Is it time for a turnaround for Qurate Retail (Qurate Retail Stock Quote, Charts, News, Analysts, Financials NASDAQ:QRTEA)? 

Colorado-based digital business conglomerate Qurate Retail has seen its share price drop from upwards of $13 per share as of mid-2021, but the stock has been in free-fall ever since, sliding into sub-$1.00 territory over the past few months.

Where QRTEA goes after this is unclear, but getting a grasp of the company’s long and colourful history is important in charting its path ahead.

Liberty Interactive began in the early ‘90s as a subsidiary of Tele-Communications Inc, with a focus on the cable TV service provider industry. That grew into the early phases of e-commerce in the late 1990s and early 2000s, where Liberty acquired a wide range of businesses, including online shopping platforms QVC and the Home Shopping Network (HSN) and interests in travel sites Expedia and TripAdvisor. The latter were spun out in the mid-2010s, while Liberty took on zulily, online retailer for flash sales and daily deals and geared at women shoppers. 
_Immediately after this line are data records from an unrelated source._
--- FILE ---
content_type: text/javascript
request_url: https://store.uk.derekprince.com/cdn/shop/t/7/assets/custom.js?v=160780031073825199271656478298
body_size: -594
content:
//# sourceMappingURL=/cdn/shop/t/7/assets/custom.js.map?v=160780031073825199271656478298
In 2017, Liberty rebranded as Qurate Retail and acquired e-commerce platforms in Ballard Designs and then interests in ILG and FTD and later Cornerstone. More recently, Qurate made the big decision earlier this year to sell zulily, which had gone through restructuring, a reduction in workforce and recent declines in revenue. The company said it aims to sharpen its focus now on a few key ingredients to the Qurate ecosystem.

“[The zulily divestiture] will allow our management team to better focus on our core video commerce assets, QVC and HSN, and the Cornerstone Brands, while preserving liquidity to further strengthen our balance sheet,” said President and CEO David Rawlinson in a press release in late May.
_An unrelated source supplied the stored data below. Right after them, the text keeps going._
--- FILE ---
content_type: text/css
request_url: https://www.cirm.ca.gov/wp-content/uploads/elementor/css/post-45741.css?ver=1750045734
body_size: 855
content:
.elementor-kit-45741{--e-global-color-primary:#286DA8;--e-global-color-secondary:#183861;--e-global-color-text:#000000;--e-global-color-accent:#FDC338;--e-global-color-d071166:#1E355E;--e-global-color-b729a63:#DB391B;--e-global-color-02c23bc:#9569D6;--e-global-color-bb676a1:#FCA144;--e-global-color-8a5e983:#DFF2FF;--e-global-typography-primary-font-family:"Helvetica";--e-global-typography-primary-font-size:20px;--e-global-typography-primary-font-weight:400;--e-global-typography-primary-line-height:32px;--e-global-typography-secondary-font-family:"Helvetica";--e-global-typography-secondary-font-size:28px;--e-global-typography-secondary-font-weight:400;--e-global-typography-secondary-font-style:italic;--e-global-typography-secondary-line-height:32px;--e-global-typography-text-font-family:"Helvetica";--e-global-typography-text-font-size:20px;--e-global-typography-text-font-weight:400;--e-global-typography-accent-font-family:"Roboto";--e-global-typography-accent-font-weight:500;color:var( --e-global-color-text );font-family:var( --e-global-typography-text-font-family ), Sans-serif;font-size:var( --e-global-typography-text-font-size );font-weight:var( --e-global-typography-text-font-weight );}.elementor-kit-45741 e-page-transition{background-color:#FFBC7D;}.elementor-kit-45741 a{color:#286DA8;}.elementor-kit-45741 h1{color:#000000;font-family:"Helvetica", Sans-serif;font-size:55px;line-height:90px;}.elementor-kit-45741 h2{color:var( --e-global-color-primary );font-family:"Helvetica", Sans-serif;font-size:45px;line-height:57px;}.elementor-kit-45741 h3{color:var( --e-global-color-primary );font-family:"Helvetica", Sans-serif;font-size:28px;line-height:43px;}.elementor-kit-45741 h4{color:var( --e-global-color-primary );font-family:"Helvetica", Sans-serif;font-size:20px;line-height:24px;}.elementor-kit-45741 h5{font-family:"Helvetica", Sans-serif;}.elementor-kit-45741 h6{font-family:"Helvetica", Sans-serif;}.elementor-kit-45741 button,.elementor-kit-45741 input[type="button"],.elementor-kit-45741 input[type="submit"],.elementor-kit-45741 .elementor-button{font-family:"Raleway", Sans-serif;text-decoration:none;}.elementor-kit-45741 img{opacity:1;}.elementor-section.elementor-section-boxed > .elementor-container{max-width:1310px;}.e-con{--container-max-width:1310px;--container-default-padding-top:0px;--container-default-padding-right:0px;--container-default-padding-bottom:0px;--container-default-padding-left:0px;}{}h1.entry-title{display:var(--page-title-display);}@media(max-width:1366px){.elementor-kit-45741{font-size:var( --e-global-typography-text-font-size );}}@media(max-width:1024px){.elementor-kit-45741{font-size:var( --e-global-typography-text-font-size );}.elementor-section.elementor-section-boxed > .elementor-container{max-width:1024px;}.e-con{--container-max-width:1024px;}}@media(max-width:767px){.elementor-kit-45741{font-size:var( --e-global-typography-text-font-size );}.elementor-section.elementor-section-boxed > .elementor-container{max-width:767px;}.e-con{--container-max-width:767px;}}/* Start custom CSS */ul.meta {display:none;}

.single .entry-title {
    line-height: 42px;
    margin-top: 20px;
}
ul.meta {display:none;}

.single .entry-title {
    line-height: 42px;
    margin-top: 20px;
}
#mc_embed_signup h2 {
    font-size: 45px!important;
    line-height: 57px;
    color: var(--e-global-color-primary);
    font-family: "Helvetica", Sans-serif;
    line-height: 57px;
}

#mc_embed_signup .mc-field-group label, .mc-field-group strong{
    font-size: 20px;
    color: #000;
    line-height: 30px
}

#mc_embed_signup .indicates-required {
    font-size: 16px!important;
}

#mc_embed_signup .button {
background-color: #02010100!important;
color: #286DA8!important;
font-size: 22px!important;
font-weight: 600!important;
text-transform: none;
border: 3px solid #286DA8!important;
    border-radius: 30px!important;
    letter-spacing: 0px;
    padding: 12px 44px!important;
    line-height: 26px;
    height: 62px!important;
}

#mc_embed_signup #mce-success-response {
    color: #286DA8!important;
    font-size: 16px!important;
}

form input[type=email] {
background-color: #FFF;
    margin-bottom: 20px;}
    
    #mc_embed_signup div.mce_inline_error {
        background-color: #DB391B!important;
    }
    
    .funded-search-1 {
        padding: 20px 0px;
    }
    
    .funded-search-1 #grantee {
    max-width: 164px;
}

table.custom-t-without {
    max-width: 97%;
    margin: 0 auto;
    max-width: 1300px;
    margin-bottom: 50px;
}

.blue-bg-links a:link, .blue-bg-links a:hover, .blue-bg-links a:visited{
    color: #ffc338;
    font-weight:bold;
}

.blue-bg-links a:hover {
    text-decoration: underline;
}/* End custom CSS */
Qurate beat analysts’ expectations in its latest earnings report, with the market reacting by lifting the stock over 25 per cent in trading in early May. Quarterly earnings for the company’s Q1 were $0.05 per share compared to $0.00 per share a year earlier, whereas analysts had on average been expecting a loss of $0.08 per share. 

Revenue was also a surprise to the upside at $2.64 billion compared to $2.56 billion called for by the Street.

“Our turnaround is underway and we expect to see material improvement in our profitability in the back half of this year,” said Rawlinson in a press release. “We continue to have strong liquidity and believe our capital structure has the runway to get us through this transition.”